== Exercise A ==
According to the text on ways to give to Ascent, how much can be transferred tax-free from an IRA each year?
== Exercise B ==
Extend the text on ways to give to Ascent, beginning after its final sentence.

Memorials & Tributes
Ascent can receive monetary gifts made in honor of a family member, friend, student or employee, or as a tribute to celebrate special moments like birthdays, anniversaries and graduations. A gift can also be given in memory of a loved one.
You can include Ascent in your estate plan by giving planned donations. Individuals can make a long-term gift to Ascent that will cost little to nothing now and can create income opportunities for you and your family. Planned donations are contributions that are made in the future but are prepared in the present. They are often expressed in a will or bequest.
If you are 70 ½ or older and have an IRA, you may make a tax-free direct donation from your IRA funds to Ascent and not have to pay income taxes on the money you withdraw from your IRA. This popular gift option is commonly called the IRA charitable rollover, but you may also see it referred to as a qualified charitable distribution, or QCD. The gift counts as a donor’s required minimum distribution (RMD), but is not included in the donor’s adjusted gross income (AGI). A tax-free transfer of up to $100,000 per year takes money out of your IRA, which can reduce future distributions. Since the gift does not count as income, it can reduce your annual income level and may help lower your Medicare premiums and decrease the amount of Social Security that is subject to tax. To prevent the donation from inclusion in the AGI, the money must be transferred to Ascent and cannot be withdrawn. Ascent can also become a beneficiary of a 401(K) or 403(B).
Payable on Death (POD) Account
Ascent can become the beneficiary of a payable on death bank account or certificate of deposit. Donors can name one or two charities or persons as the beneficiary of the funds in your account. The owner of the account remains in complete control of the funds and is free to use the funds in the account until the donor passes away. Donors are free to change beneficiaries or close the account at any time.

Collected data:
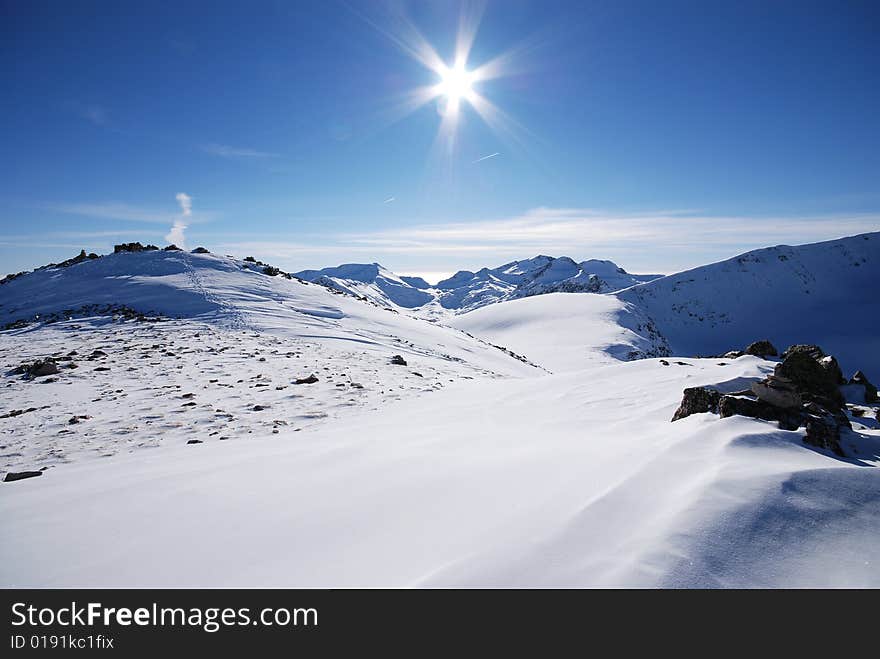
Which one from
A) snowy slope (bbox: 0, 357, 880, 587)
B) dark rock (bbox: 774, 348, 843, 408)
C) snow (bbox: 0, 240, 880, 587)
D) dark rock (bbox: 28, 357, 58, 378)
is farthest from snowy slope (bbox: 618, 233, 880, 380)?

== Expected output A ==
Up to $100,000 per year.

== Expected output B ==
Charitable Lead Trust
A charitable lead trust (also called a charitable income trust) is a trust in which the income interest from the trust is paid to Ascent and the remainder interest either reverts to the donor or is paid to Ascent at the termination of the trust. It enables a donor to create a direct annual charitable contribution. The donor places income producing assets in a trust and establishes a duration and ultimate beneficiary of the trust. The trust makes either a fixed amount donation or a percentage of the principal to Ascent for the term of the trust. At expiration, the assets revert back to the donor. Charitable lead trusts are funded with cash, stocks or real estate. Lead trusts are often used to offset gift taxes on intergenerational transfers of assets, offset estate taxes, and avoid tax on appreciation of transferred assets.
Charitable Remainder Trusts (CRT)
A charitable remainder Trust is a gift that can generate a lifetime of income.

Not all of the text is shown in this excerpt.